How to speed up this loop reading PDF files in .Net Core 6

374 views Asked by At

I have this method SearchPdf(string path, string keyword) where path is the folder path that contains all the PDFs file to search and keyword is the keyword to search in the PDF file or PDF's file name. I'm using Spire.Pdf to read the PDFs.

Here is the method:

public static ConcurrentBag<KeyValuePair<string, string>> SearchPdf(string path, string keyword)
{
    var results = new ConcurrentBag<KeyValuePair<string, string>>();

    var directory = new DirectoryInfo(path);
    var files = directory.GetFiles("*.pdf", SearchOption.AllDirectories);

    Parallel.ForEach(files, file =>
    {
        // Apri il file PDF
        var document = new PdfDocument(file.FullName);
        Console.WriteLine("\n\rRicerca per: " + keyword + " in file: " + file.Name + "\n\r");

        // Itera le pagine del documento
        for (int i = 0; i < document.Pages.Count; i++)
        {
            // Estrai il testo della pagina
            var page = document.Pages[i];
            var text = page.ExtractText();

            // Cerca la parola chiave
            keyword = keyword.ToLower().Trim();
            if (text.ToLower().Contains(keyword) || file.Name.ToLower().Trim().Contains(keyword) || file.FullName.ToLower().Trim().Contains(keyword))
            {
                results.Add(new KeyValuePair<string, string>(keyword, file.FullName));
            }
        }
    });

    return results;
}

All works fine but when I have more than 200 keywords to search and more then 1500 files it's a bit slow.
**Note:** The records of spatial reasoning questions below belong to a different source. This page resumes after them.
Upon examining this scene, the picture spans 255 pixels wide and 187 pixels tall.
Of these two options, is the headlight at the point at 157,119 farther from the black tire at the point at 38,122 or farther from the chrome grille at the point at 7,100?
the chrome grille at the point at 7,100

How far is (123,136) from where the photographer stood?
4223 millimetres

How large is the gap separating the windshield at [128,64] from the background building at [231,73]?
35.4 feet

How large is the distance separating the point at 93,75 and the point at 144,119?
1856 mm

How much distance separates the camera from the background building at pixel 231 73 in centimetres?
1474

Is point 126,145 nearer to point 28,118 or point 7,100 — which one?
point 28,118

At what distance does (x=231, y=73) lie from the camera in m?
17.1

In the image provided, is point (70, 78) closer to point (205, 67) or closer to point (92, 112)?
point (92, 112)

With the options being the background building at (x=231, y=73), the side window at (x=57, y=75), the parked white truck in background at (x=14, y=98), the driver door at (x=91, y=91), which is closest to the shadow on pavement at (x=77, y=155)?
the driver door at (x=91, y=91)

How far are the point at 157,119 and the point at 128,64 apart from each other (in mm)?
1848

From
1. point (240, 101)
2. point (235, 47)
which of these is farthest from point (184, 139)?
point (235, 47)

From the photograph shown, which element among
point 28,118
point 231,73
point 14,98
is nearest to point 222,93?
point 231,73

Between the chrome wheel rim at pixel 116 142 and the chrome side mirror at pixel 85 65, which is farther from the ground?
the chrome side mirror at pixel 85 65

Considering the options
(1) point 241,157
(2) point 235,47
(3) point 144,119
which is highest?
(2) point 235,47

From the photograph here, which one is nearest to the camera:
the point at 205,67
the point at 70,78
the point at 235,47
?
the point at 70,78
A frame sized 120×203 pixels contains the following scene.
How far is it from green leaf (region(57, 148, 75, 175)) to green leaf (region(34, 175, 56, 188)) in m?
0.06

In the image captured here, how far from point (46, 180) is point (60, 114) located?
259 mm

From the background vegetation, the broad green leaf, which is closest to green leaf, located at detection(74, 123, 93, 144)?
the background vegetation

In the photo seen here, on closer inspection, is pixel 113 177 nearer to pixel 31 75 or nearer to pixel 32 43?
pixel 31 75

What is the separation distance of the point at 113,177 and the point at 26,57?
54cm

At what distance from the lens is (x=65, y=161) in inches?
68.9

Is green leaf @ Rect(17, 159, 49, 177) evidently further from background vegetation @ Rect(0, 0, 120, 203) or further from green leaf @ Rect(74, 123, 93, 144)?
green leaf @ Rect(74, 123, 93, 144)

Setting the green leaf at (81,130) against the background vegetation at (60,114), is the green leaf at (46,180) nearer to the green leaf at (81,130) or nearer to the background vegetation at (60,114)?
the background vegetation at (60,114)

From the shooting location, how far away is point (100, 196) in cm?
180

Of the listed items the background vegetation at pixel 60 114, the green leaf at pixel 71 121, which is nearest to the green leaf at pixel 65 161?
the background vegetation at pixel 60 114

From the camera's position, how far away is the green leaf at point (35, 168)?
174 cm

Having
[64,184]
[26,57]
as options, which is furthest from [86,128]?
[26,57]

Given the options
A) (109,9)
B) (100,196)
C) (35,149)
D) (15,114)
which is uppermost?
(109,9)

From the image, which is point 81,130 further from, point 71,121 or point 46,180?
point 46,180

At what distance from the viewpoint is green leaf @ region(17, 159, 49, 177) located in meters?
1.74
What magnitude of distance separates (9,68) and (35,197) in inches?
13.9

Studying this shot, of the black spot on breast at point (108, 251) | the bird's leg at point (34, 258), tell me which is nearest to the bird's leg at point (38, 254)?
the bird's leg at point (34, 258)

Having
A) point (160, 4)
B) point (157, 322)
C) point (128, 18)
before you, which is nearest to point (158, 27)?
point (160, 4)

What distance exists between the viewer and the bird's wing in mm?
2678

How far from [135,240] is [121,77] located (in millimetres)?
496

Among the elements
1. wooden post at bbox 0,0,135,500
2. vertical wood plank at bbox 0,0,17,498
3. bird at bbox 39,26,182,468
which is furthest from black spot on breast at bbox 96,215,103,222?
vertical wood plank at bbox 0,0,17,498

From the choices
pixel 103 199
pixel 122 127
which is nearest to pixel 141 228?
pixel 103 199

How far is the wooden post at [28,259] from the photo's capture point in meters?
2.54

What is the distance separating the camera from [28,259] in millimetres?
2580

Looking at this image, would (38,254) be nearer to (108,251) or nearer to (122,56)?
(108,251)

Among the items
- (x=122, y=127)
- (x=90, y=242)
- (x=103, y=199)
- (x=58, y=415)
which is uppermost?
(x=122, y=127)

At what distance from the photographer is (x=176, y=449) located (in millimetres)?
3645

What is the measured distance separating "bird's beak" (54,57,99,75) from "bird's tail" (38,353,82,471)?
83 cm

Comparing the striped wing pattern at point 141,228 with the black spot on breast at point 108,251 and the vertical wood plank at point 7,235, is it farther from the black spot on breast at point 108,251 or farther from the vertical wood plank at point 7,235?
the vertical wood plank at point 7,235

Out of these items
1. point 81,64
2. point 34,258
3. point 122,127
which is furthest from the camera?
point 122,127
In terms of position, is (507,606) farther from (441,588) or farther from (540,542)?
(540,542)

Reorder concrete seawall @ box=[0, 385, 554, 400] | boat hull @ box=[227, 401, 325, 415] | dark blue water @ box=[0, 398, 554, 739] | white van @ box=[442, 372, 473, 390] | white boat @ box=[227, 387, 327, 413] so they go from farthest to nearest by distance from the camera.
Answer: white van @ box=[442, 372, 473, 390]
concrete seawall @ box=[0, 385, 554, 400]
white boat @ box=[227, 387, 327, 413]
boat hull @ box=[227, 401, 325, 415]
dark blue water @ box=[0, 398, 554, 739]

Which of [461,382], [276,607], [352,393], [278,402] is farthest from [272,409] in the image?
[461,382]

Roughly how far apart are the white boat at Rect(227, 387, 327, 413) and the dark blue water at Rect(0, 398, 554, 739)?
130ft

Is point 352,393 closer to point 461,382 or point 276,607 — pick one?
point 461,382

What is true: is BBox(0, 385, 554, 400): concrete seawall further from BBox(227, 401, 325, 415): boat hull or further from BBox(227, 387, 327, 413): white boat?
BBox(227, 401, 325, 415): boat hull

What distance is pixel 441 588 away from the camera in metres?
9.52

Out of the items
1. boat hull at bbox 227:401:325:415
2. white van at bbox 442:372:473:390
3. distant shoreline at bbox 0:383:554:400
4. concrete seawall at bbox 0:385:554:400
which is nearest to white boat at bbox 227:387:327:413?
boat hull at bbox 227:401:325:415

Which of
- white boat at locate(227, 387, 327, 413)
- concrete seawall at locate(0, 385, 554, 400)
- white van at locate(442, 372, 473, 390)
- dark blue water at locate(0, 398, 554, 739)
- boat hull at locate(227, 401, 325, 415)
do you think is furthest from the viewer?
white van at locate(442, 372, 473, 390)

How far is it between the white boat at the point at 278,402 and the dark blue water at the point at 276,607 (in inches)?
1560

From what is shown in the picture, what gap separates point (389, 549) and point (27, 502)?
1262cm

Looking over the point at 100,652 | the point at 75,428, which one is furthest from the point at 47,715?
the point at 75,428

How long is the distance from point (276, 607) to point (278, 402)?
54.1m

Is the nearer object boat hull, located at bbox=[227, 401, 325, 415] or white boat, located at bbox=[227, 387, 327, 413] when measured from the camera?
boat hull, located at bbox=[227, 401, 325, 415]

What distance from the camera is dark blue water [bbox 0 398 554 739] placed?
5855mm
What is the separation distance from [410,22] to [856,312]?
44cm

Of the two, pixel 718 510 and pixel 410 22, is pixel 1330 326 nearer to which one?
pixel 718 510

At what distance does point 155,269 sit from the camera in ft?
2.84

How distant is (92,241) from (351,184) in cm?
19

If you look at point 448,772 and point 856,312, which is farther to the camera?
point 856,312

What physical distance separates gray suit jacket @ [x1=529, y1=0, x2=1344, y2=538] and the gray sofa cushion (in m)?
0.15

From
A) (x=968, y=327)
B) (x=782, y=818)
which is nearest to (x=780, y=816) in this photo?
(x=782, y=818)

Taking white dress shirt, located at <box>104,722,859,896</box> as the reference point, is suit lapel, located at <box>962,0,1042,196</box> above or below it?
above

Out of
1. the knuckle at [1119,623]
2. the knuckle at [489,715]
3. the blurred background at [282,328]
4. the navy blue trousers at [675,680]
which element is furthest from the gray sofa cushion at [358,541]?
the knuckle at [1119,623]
Is there something to do to optimize this loop?

2

There are 2 answers

0
Alberto On
  1. If you are only interested in the filename you should stop processing pages after the first occurrence.
  2. Do not open and extract the pdf if the keyword already matches the filename.
  3. Use StringComparison.OrdinalIgnoreCase to compare strings instead of calling ToLower.
public static ConcurrentBag<KeyValuePair<string, string>> SearchPdf(string path, string keyword)
{
    var results = new ConcurrentBag<KeyValuePair<string, string>>();

    var directory = new DirectoryInfo(path);
    var files = directory.GetFiles("*.pdf", SearchOption.AllDirectories);

    Parallel.ForEach(files, file =>
    {
        if(file.Name.IndexOf(keyword, StringComparison.OrdinalIgnoreCase) >= 0 || 
           file.FullName.IndexOf(keyword, StringComparison.OrdinalIgnoreCase) >= 0)
        {
            results.Add(new KeyValuePair<string, string>(keyword, file.FullName));
        }
        else 
        {
            // Apri il file PDF
            var document = new PdfDocument(file.FullName);
            Console.WriteLine("\n\rRicerca per: " + keyword + " in file: " + file.Name + "\n\r");

            // Itera le pagine del documento
            for (int i = 0; i < document.Pages.Count; i++)
            {
                // Estrai il testo della pagina
                var page = document.Pages[i];
                var text = page.ExtractText();

                if (text.IndexOf(keyword, StringComparison.OrdinalIgnoreCase) >= 0)
                {
                    results.Add(new KeyValuePair<string, string>(keyword, file.FullName));
                    break;
                }
            }
        }
    });

    return results;
}

0
Guru Stron On

I have more than 200 keywords

And you loading all pdfs and processing for every single one of them. I think it would be much more efficient to load file once and check it for all keywords:

public static ConcurrentBag<KeyValuePair<string, string>> SearchPdf(string path, string[] keywords)
{
    //...
    Parallel.ForEach(files, file =>
    {
        // ...
        for (int i = 0; i < document.Pages.Count; i++)
        {
            foreach (var keyword in keywords)
            {
                // search for keyword and add it to the results    
            }
        }
    }
    // ...  
}

Next thing you can try to optimize - break of search for page/keyword pair - since you care only about keyword being found in file not a page - break out earlier if the keyword was found (and/or all keywords were found), for example by maintaining local hashset of found keywords.

Then optimize the search (as suggested in comments) - no need create bunch of string by using ToLower and add pressure on the GC -

Instead of

keyword = keyword.ToLower().Trim();
if (text.ToLower().Contains(keyword) || file.Name.ToLower().Trim().Contains(keyword) || file.FullName.ToLower().Trim().Contains(keyword))
{
    results.Add(new KeyValuePair<string, string>(keyword, file.FullName));
}

just use:

if (text.Contains(keyword, StringComparison.OrdinalIgnoreCase) || file.Name.Contains(keyword, StringComparison.OrdinalIgnoreCase) || file.FullName.Contains(keyword, StringComparison.OrdinalIgnoreCase))
{
    results.Add(new KeyValuePair<string, string>(keyword, file.FullName));
}

Also possibly perform file name and full file name checks before the fulltext search (maybe before file/page load).